Task prompt: Rewrite the lines below as a JSON list of strings, with one string for each line. Leave out any blank lines.

Spatial reasoning question data:
--------------------------------

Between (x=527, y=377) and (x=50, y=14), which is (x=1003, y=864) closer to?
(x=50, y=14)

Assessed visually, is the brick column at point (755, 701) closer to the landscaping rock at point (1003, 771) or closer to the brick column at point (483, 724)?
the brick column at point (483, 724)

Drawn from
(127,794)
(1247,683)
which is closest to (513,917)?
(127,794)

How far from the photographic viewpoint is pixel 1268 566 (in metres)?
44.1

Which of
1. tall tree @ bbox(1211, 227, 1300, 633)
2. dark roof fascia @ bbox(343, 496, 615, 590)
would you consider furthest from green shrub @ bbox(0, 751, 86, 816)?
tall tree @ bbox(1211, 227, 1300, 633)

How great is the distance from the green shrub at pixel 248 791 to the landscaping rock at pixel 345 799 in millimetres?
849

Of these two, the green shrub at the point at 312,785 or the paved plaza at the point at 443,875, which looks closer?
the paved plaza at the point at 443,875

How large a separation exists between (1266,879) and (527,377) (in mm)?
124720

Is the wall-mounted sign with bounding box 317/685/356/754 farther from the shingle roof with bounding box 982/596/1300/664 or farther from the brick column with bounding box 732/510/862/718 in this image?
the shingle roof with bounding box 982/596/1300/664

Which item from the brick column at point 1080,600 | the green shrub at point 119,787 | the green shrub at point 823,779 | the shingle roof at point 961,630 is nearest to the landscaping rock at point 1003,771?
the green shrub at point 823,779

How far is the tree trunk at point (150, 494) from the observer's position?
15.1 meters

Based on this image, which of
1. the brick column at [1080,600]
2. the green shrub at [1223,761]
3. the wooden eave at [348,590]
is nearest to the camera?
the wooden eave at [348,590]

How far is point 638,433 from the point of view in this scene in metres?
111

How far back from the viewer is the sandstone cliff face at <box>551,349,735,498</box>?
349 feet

--------------------------------

Task solution:
[
  "Between (x=527, y=377) and (x=50, y=14), which is (x=1003, y=864) closer to?",
  "(x=50, y=14)",
  "Assessed visually, is the brick column at point (755, 701) closer to the landscaping rock at point (1003, 771) or closer to the brick column at point (483, 724)?",
  "the brick column at point (483, 724)",
  "Drawn from",
  "(127,794)",
  "(1247,683)",
  "which is closest to (513,917)?",
  "(127,794)",
  "How far from the photographic viewpoint is pixel 1268 566 (in metres)?",
  "44.1",
  "Which of",
  "1. tall tree @ bbox(1211, 227, 1300, 633)",
  "2. dark roof fascia @ bbox(343, 496, 615, 590)",
  "would you consider furthest from green shrub @ bbox(0, 751, 86, 816)?",
  "tall tree @ bbox(1211, 227, 1300, 633)",
  "How great is the distance from the green shrub at pixel 248 791 to the landscaping rock at pixel 345 799 in millimetres?",
  "849",
  "Of these two, the green shrub at the point at 312,785 or the paved plaza at the point at 443,875, which looks closer?",
  "the paved plaza at the point at 443,875",
  "How large a separation exists between (1266,879) and (527,377) (in mm)?",
  "124720",
  "Is the wall-mounted sign with bounding box 317/685/356/754 farther from the shingle roof with bounding box 982/596/1300/664 or farther from the brick column with bounding box 732/510/862/718 in this image?",
  "the shingle roof with bounding box 982/596/1300/664",
  "Which item from the brick column at point 1080,600 | the green shrub at point 119,787 | the green shrub at point 823,779 | the shingle roof at point 961,630 is nearest to the landscaping rock at point 1003,771?",
  "the green shrub at point 823,779",
  "How far is the tree trunk at point (150, 494) from the observer's position?",
  "15.1 meters",
  "Based on this image, which of",
  "1. the brick column at [1080,600]",
  "2. the green shrub at [1223,761]",
  "3. the wooden eave at [348,590]",
  "is nearest to the camera?",
  "the wooden eave at [348,590]",
  "How far is point 638,433 from the point of view in this scene in metres?",
  "111",
  "How far back from the viewer is the sandstone cliff face at <box>551,349,735,498</box>?",
  "349 feet"
]